Question

At \(25^{\circ} \mathrm{C}, 10.24 \mathrm{mg}\) of \(\mathrm{Cr}(\mathrm{OH})_{2}\) are dissolved in enough water to make \(125 \mathrm{~mL}\) of solution. When equilibrium is established, the solution has a pH of 8.49. Estimate \(K_{\mathrm{sp}}\) for \(\mathrm{Cr}(\mathrm{OH})_{2}\)

Short answer

Question: Estimate the Ksp value for Cr(OH)₂ given that 10.24 mg of Cr(OH)₂ is dissolved in 0.125 L of water and the resulting solution has a pH of 8.49. Answer: The estimated Ksp value for Cr(OH)₂ is approximately 1.51 × 10⁻¹².

Step-by-step solution

Calculate the concentration of OH⁻ ions from the given pH

We are given the pH of the solution, which is 8.49. To find the concentration of OH⁻ ions, we first need to find the pOH by using the relation pH + pOH = 14. pOH = 14 - pH = 14 - 8.49 = 5.51 Now, we can calculate the concentration of OH⁻ ions using the definition of pOH: pOH = -log([OH⁻]) Rearranging the equation to solve for [OH⁻]: [OH⁻] = 10^(-pOH) = 10^(-5.51)

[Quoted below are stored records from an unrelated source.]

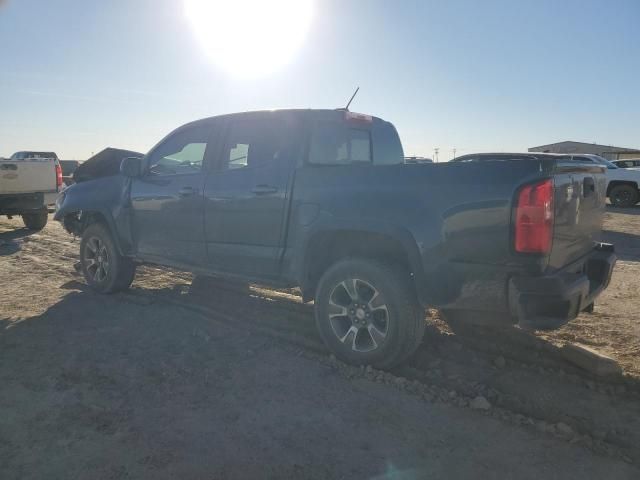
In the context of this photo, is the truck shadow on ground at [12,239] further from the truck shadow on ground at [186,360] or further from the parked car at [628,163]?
the parked car at [628,163]

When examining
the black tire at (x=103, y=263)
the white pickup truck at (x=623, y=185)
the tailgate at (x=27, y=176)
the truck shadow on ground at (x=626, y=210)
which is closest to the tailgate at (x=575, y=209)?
the black tire at (x=103, y=263)

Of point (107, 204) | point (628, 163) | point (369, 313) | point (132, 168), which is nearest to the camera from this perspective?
point (369, 313)

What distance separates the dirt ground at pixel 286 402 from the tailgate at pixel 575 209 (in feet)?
3.07

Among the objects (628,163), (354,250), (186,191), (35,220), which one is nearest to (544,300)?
(354,250)

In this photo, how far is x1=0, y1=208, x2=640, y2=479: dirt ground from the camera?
2.60 metres

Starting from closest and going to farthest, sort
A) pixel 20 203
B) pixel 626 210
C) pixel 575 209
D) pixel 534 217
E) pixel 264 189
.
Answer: pixel 534 217 < pixel 575 209 < pixel 264 189 < pixel 20 203 < pixel 626 210

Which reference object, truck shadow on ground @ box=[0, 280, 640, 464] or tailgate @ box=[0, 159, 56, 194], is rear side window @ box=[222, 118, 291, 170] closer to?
truck shadow on ground @ box=[0, 280, 640, 464]

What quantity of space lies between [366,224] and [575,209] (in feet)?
4.56

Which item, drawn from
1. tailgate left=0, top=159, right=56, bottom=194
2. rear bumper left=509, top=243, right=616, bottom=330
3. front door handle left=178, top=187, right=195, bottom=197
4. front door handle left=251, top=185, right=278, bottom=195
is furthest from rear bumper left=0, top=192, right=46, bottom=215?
rear bumper left=509, top=243, right=616, bottom=330

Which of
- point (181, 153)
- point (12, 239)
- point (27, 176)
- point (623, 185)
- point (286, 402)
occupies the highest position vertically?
point (623, 185)

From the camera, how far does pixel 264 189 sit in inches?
167

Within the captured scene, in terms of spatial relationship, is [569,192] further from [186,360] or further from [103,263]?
[103,263]

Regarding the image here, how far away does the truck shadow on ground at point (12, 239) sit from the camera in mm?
8836

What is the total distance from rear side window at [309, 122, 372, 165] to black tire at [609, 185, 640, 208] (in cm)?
1679
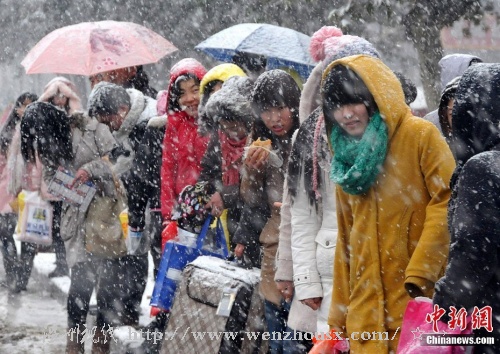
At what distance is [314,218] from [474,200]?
1681 mm

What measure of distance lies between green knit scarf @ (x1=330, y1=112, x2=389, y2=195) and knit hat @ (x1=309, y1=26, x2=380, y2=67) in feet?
2.91

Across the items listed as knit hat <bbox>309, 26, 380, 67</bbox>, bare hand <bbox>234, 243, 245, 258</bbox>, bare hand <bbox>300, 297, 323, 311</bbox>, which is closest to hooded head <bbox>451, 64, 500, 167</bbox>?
bare hand <bbox>300, 297, 323, 311</bbox>

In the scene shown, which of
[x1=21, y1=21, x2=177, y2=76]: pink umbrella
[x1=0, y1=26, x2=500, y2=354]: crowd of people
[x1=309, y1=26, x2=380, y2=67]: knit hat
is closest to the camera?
[x1=0, y1=26, x2=500, y2=354]: crowd of people

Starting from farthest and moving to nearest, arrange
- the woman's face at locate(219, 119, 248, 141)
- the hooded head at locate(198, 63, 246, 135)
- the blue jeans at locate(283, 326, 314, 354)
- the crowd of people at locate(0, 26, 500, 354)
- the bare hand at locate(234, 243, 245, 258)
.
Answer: the hooded head at locate(198, 63, 246, 135) < the woman's face at locate(219, 119, 248, 141) < the bare hand at locate(234, 243, 245, 258) < the blue jeans at locate(283, 326, 314, 354) < the crowd of people at locate(0, 26, 500, 354)

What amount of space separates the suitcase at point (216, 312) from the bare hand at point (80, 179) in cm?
198

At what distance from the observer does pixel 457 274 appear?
9.75 feet

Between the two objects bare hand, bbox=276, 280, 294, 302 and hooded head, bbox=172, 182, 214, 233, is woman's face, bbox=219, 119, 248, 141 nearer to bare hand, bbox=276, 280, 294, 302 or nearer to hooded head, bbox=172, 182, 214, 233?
hooded head, bbox=172, 182, 214, 233

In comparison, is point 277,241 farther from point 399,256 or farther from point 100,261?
point 100,261

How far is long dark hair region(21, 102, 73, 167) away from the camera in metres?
7.67

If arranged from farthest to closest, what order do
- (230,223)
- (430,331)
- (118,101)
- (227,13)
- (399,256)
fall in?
(227,13) < (118,101) < (230,223) < (399,256) < (430,331)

Calculate the concentration of Cr²⁺ ions

For each mole of Cr(OH)₂ that dissolves, one mole of Cr²⁺ ions and two moles of OH⁻ ions are formed as per the reaction: Cr(OH)₂(s) ⇌ Cr²⁺(aq) + 2OH⁻(aq) The initial moles of Cr(OH)₂ can be found by converting the given mass (10.24 mg) to moles: initial moles of Cr(OH)₂ = (10.24 * 10⁻³) g / (160.0 g/mol) = 6.4 * 10⁻⁵ mol Now, calculate the initial concentration of Cr(OH)₂ by dividing the initial moles by the volume of the solution (0.125 L): Initial [Cr(OH)₂] = (6.4 * 10⁻⁵) mol / 0.125 L = 5.12 * 10⁻⁴ M Since each mole of Cr(OH)₂ produces one mole of Cr²⁺ ions, the equilibrium concentration of Cr²⁺ ions will be the same: [Cr²⁺] = 5.12 * 10⁻⁴ M

Calculate the Ksp value

Now that we have the equilibrium concentrations of Cr²⁺ and OH⁻ ions, we can plug them into the solubility product expression for Cr(OH)₂: Ksp = [Cr²⁺][OH⁻]² Using the calculated concentrations: Ksp = (5.12 * 10⁻⁴ M)(10^(-5.51))^2 Ksp ≈ 1.51 * 10⁻¹² So, the estimated Ksp value for Cr(OH)₂ is approximately 1.51 × 10⁻¹².